> [Task]: Reproduce the data below verbatim from the line containing "kingdom: Animalia" through its final line, and produce nothing more.

Records from a data source:
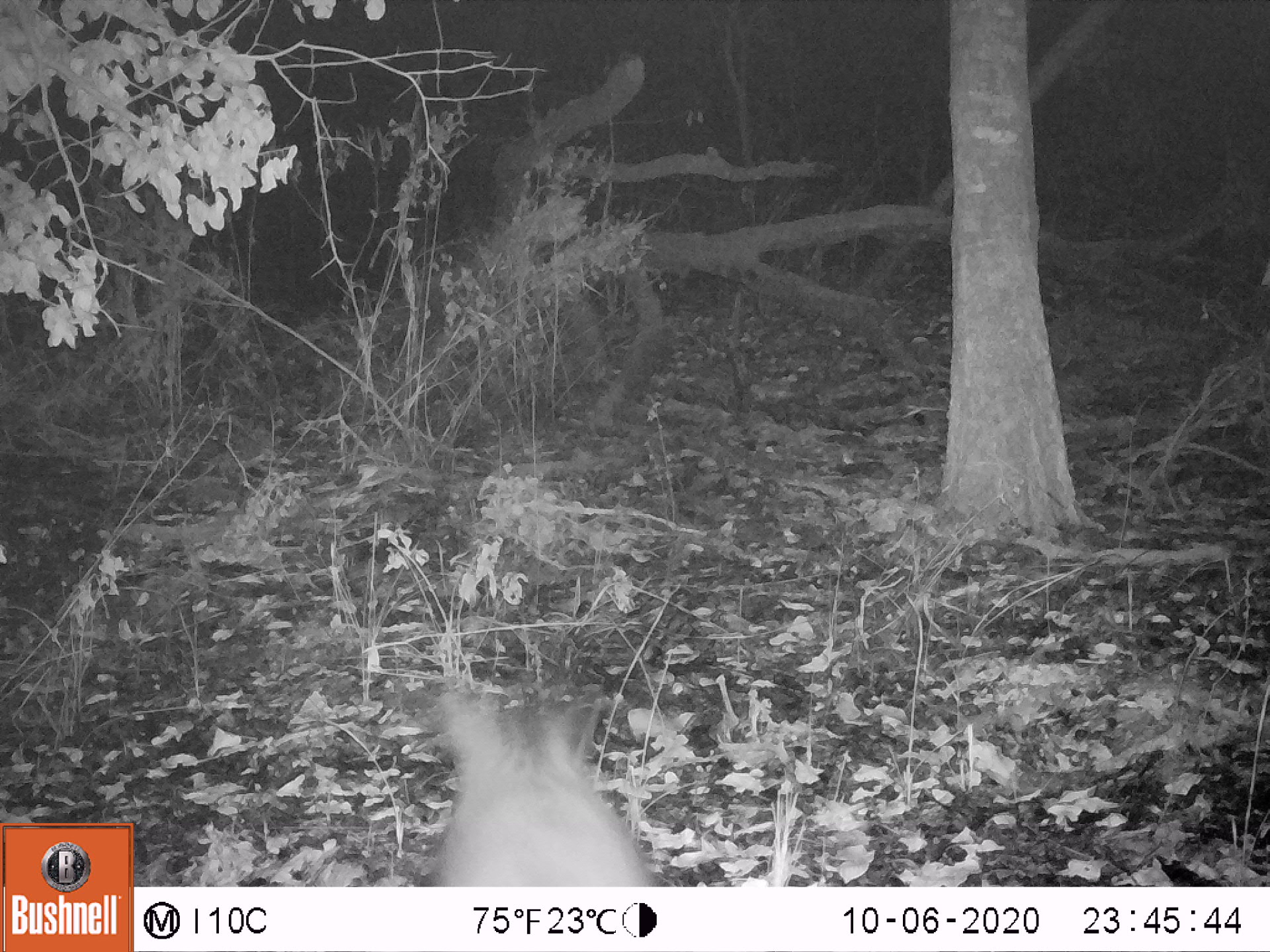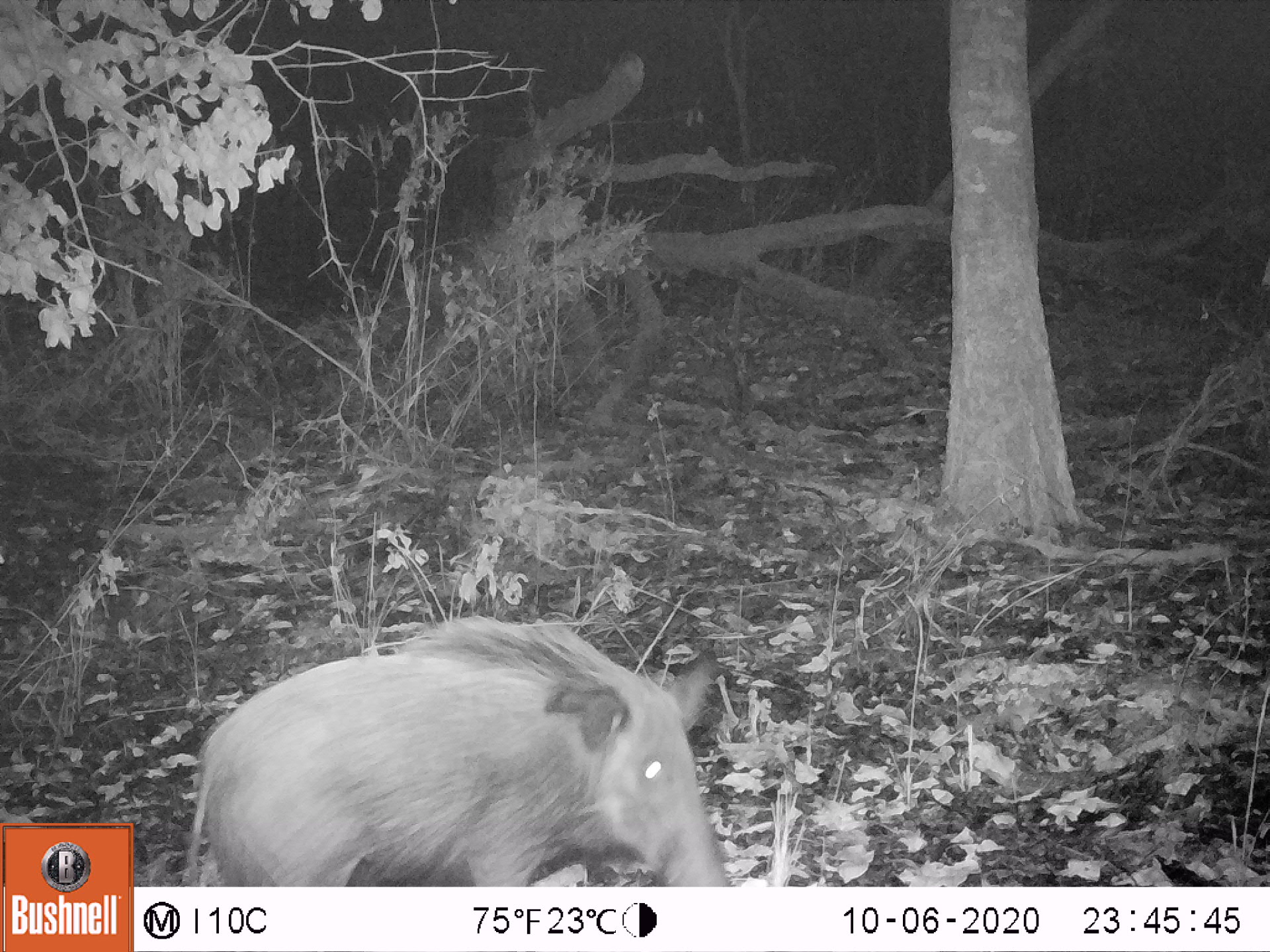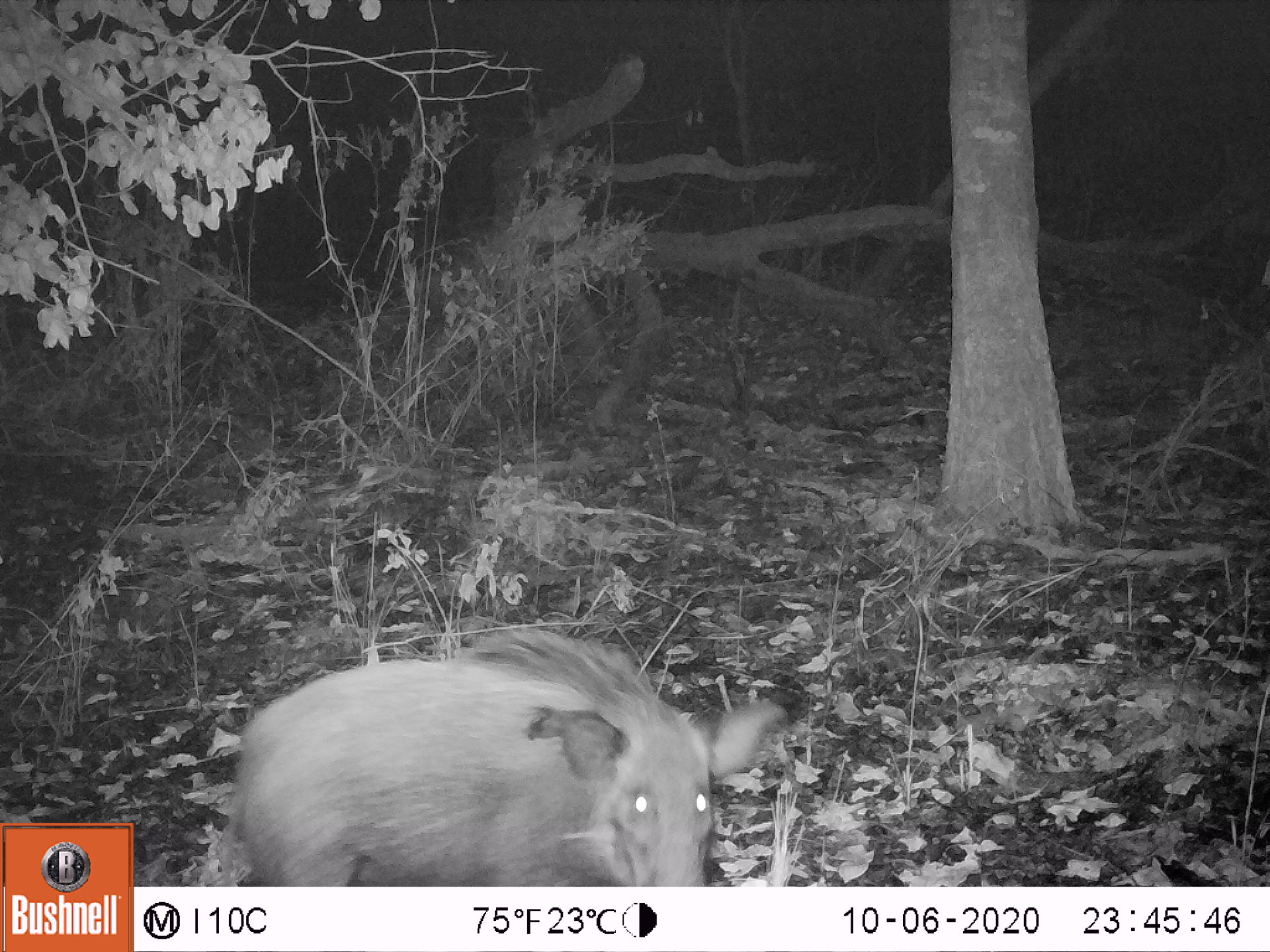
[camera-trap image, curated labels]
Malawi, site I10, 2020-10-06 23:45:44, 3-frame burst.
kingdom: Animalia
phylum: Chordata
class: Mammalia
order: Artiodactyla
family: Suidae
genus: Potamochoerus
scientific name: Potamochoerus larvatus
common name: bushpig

> [Task result]:
kingdom: Animalia
phylum: Chordata
class: Mammalia
order: Artiodactyla
family: Suidae
genus: Potamochoerus
scientific name: Potamochoerus larvatus
common name: bushpig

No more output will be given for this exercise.